Several years ago, the person credited with the move from products sponsoring whole shows (e.g. “Texxaco Star Theatre”) died, I’m blanking on his name. Incidentally, what started this trend?

There were two main reasons for the change:

  1. The official public answer: the sponsors censored the show’s content so that they would not allow certain references. The case cited was a show about the German concentration camps sponsored by a natural gas company that ordered no references be made to gassing the prisoners.

  2. The more likely answer: it made more money for the networks. If you had a sponsor, you were paid a set amount. If you switched to the “magazine format” (as it was called), you could charge more for an ad if the show was a hit. The down side was that ratings became much more important; a sponsor might be happy with middling ratings – they got their name out there to plenty of people.

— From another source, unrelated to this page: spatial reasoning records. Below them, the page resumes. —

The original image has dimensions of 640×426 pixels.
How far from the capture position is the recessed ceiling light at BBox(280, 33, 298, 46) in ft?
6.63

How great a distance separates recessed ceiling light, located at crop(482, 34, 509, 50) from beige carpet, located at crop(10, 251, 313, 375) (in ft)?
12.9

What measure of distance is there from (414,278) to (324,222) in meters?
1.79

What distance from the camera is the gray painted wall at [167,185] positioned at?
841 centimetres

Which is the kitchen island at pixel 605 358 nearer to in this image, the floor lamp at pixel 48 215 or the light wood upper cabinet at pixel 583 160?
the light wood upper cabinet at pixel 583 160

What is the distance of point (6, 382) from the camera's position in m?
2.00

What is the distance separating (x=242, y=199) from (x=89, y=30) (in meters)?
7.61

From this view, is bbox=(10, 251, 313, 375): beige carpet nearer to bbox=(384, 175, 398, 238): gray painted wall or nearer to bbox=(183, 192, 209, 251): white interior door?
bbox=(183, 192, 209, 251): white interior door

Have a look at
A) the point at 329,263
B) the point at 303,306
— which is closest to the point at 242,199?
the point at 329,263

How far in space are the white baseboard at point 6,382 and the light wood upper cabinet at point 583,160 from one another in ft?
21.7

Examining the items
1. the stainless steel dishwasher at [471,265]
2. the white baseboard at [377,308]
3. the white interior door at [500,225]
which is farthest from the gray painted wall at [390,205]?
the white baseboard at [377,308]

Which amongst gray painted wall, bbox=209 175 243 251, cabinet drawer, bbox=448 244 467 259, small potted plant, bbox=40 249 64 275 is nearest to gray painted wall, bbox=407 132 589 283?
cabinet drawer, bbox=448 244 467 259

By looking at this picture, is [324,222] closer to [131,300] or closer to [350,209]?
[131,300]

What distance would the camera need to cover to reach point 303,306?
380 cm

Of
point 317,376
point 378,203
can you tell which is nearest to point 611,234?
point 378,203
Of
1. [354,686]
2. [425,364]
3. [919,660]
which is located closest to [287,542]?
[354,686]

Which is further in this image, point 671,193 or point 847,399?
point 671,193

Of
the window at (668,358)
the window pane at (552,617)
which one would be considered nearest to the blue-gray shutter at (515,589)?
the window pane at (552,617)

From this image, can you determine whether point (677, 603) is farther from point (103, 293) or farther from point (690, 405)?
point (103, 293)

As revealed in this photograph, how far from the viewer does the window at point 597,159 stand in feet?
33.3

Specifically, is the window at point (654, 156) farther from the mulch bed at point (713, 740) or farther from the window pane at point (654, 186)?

But a network wanted high ratings so they could charge more for ads.

I also think one issue was that the networks didn’t have money for programming. Having a sponsor paid for the show allowed them to do better, and in the early days, independent TV producers did not have top-quality talent. In the mid-50s, though, the movie studios started producing TV series (I think Warner Brothers were the first), so the networks didn’t need the sponsors to pay for production.

The words “luck” and “lucky” were never mentioned in dialouge on I Love Lucy because the show’s sponser, Philip Morris, didn’t want anything that could make people thing of Lucky Strikes.